_Written task a_
Please reproduce every line of the object detection records word for word, leaving out the pictures.

_Page excerpt_
*We continue our Thanksgiving week of pleasant stories, today with a guest post by Jim Fedako.*

“When I use a word,’ Humpty Dumpty said in rather a scornful tone, ‘it means just what I choose it to mean — neither more nor less.’” (Alice in Wonderland)

Ah, the Sports Illustrated (SI) Curse.

Billy Batter has an almost unbroken string of hits late one August. The editors at SI, taking a short break from opining on all things woke, notice his performance and chose him as their next cover story. While stats and story seem to show Billy soaring to epic heights, his hitting slumps, relatively, as soon as the magazine hits the stands.

Fans and commentators alike blame souring slugging on the Curse, the one that seemingly takes down every athlete who graces an SI cover. Some say the Curse is real, others that it has a psychological explanation. The more scientifically-minded observers claim, instead, statistics has the explanation – the regression to the mean. This assumes an existential mean with a gravitational power that pulls deviant series of events back toward that persistent mean.

Select a sample of data. If the sample mean strays far from the actual mean, subsequent samples will likely be be closer to, or less than, the actual mean. So we say the subsequent samples regressed to the mean. This pseudo force is regularly observed in situations where a mean is known or can be closely calculated – series of dice rolls on a craps table, for example. However, means in a sporting context are something completely different.

If asked to defend the regression to the mean explanation of the SI Curse, Humpty Dumpty would likely say, “When I use the word ‘mean,’ it means just what I choose it to mean – neither more nor less.” And that’s a lot of means.

However, what is the mean the regression spies in the distance, pulling athletic performance its way? Is it a never changing, existential attribute of every major league hitter? Sort of like a video game where each player has a halo that blinks their lifetime mean. Or is it a loose concept understood in its looseness – “The mean is simply the expected performance of the hitter based on some recent period of at-bats.” In this, we know what the speaker is saying, or trying to say. But this is far from a rigorous definition of a mean.

[Object detection data]
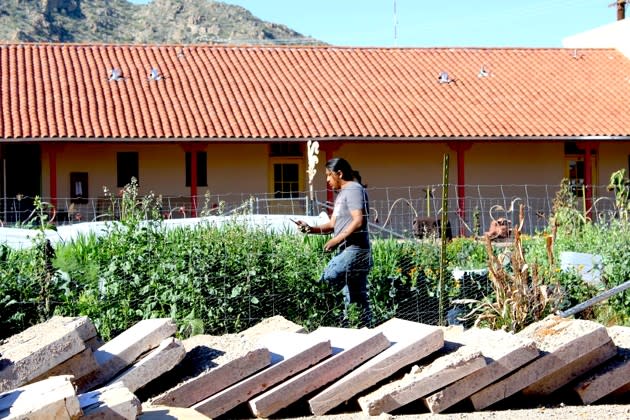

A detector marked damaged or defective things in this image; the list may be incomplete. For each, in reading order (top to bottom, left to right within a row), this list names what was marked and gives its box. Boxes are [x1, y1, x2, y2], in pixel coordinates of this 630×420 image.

broken concrete slab [0, 376, 81, 418]
broken concrete slab [0, 316, 96, 392]
broken concrete slab [79, 382, 142, 418]
broken concrete slab [84, 318, 178, 390]
broken concrete slab [103, 334, 186, 394]
broken concrete slab [153, 334, 274, 406]
broken concrete slab [193, 332, 330, 416]
broken concrete slab [251, 326, 390, 418]
broken concrete slab [310, 320, 444, 416]
broken concrete slab [358, 344, 486, 416]
broken concrete slab [424, 326, 540, 412]
broken concrete slab [470, 316, 612, 410]
broken concrete slab [524, 338, 616, 398]
broken concrete slab [576, 324, 630, 404]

_Written task b_
Decide whether each statement agrees with the piece on the Sports Illustrated Curse, answering yes or no and quoting the deciding words of that piece: (i) The more scientifically-minded observers attribute the Curse to regression to the mean. (ii) Billy Batter's hitting improves once the magazine hits the stands. (iii) Dice rolls on a craps table are offered as an example of a situation where a mean is known or can be closely calculated.

_Exercise output a_
A detector marked damaged or defective things in this image; the list may be incomplete. For each, in reading order (top to bottom, left to right within a row), this list names what was marked and gives its box. Boxes are [x1, y1, x2, y2], in pixel coordinates of this 630×420 image.

broken concrete slab [0, 376, 81, 418]
broken concrete slab [0, 316, 96, 392]
broken concrete slab [79, 382, 142, 418]
broken concrete slab [84, 318, 178, 390]
broken concrete slab [103, 334, 186, 394]
broken concrete slab [153, 334, 274, 406]
broken concrete slab [193, 332, 330, 416]
broken concrete slab [251, 326, 390, 418]
broken concrete slab [310, 320, 444, 416]
broken concrete slab [358, 344, 486, 416]
broken concrete slab [424, 326, 540, 412]
broken concrete slab [470, 316, 612, 410]
broken concrete slab [524, 338, 616, 398]
broken concrete slab [576, 324, 630, 404]

_Exercise output b_
(i) Yes: "The more scientifically-minded observers claim, instead, statistics has the explanation – the regression to the mean."
(ii) No: "his hitting slumps, relatively, as soon as the magazine hits the stands."
(iii) Yes: "series of dice rolls on a craps table, for example."